DIRECTIONS FOR THIS TASK: In the text on liver temperature mapping, what QI value caused temperature maps to be left out of the evaluation?

DOCUMENT TEXT:
The surface of the segmented area in the temperature map and the surface of the segmented coagulation zone were compared and the ratio between them was calculated. The largest diameter of the coagulation zone and of the segmented temperature area was measured. The quality of image registration was estimated based on the liver outline in the temperature maps and the corresponding selected contrast-enhanced image slices. The liver outlines were segmented and an index QI which described the proportion of the number of pixels included in both segmented areas (matching pixels) and the number of all segmented pixels was calculated: QI = number of matching pixels/ number of all segmented pixels. Temperature maps with a QI below 0.90 were excluded from the evaluation. Diagnostic quality of the temperature maps was considered insufficient if a clear differentiation of the temperature zones was impeded by phase inconsistencies. The accuracy of temperature mapping was estimated by calculating the standard deviation (SD) of temperature measurements in a non-heated area of the liver based on a region of interest comprising 100 pixels. If the treated area was in the left liver lobe, a non-heated area was selected in segment V or VIII; for treated areas in the right liver lobe, non-heated areas in the left liver lobe were observed. Signal-to-noise ratio (SNR) was determined for the portal-venous phase of the contrast-enhanced liver examination and for the magnitude images of the temperature maps and was calculated as signal in the liver parenchyma divided by the SD of the background noise. Average signal values of a spheric region of interest containing 12 pixels were used. Contrast-to-noise ratio (CNR) was calculated as the difference between the signal of the coagulation zone and healthy liver parenchyma divided by the SD of the background noise.

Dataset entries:
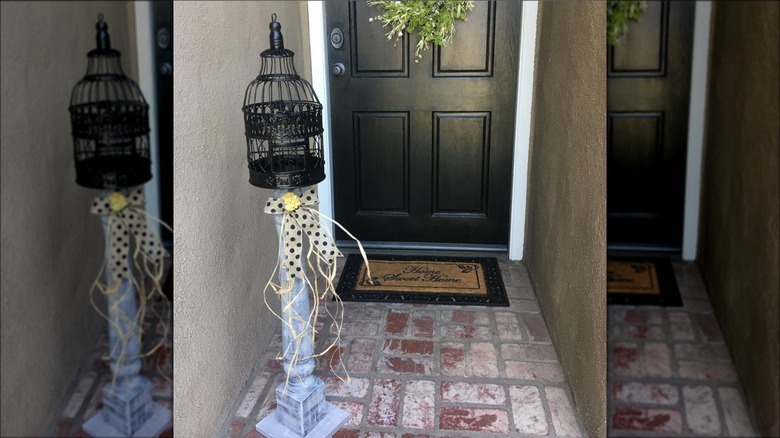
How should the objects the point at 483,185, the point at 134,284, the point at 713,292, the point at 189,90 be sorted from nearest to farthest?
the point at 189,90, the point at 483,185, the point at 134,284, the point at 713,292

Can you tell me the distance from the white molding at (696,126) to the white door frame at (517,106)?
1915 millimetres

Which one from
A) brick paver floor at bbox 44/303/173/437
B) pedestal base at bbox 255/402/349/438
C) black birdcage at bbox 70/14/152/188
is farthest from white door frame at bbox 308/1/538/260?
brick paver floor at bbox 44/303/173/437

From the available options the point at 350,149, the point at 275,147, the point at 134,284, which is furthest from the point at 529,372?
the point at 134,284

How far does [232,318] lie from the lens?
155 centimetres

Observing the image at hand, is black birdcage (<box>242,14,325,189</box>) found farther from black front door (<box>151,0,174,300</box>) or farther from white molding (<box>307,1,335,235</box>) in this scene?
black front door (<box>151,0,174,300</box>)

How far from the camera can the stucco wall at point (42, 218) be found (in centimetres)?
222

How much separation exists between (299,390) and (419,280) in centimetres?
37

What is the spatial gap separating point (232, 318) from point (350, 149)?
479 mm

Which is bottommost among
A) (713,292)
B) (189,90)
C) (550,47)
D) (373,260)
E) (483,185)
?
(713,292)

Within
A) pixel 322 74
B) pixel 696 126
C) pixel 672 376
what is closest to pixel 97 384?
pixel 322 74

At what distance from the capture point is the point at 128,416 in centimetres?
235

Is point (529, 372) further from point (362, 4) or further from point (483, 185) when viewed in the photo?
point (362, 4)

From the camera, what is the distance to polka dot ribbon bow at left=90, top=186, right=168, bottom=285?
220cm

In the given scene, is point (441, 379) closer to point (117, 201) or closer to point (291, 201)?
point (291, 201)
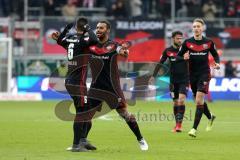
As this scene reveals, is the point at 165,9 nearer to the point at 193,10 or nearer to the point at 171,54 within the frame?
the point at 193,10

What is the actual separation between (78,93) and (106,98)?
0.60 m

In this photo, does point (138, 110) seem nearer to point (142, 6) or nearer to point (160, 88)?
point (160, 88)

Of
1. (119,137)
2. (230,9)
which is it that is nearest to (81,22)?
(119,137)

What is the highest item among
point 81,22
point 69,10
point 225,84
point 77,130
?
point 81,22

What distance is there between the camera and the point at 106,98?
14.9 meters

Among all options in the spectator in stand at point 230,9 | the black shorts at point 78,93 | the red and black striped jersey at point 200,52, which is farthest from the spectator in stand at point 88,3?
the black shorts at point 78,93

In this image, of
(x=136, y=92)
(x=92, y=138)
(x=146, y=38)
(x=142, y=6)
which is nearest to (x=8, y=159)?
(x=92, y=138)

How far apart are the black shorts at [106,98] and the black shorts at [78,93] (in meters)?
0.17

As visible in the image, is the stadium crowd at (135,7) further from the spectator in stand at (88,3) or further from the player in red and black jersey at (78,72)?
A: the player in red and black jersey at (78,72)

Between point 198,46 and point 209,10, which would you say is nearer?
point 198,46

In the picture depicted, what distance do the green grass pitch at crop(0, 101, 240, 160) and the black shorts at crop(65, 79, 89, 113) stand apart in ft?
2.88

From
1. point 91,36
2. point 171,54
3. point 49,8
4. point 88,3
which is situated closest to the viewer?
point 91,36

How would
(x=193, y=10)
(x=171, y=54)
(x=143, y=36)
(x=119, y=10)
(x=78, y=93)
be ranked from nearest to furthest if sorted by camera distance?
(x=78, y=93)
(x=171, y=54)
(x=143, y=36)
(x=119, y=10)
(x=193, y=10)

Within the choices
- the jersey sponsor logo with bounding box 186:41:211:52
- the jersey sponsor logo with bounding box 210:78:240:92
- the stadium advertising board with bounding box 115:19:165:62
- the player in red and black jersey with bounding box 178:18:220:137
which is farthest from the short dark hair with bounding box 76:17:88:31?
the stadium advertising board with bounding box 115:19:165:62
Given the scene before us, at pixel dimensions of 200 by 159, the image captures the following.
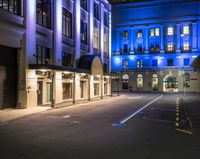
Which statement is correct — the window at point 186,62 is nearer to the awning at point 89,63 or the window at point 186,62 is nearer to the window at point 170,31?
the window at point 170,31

RESULT OF THIS TASK: A QI below 0.90.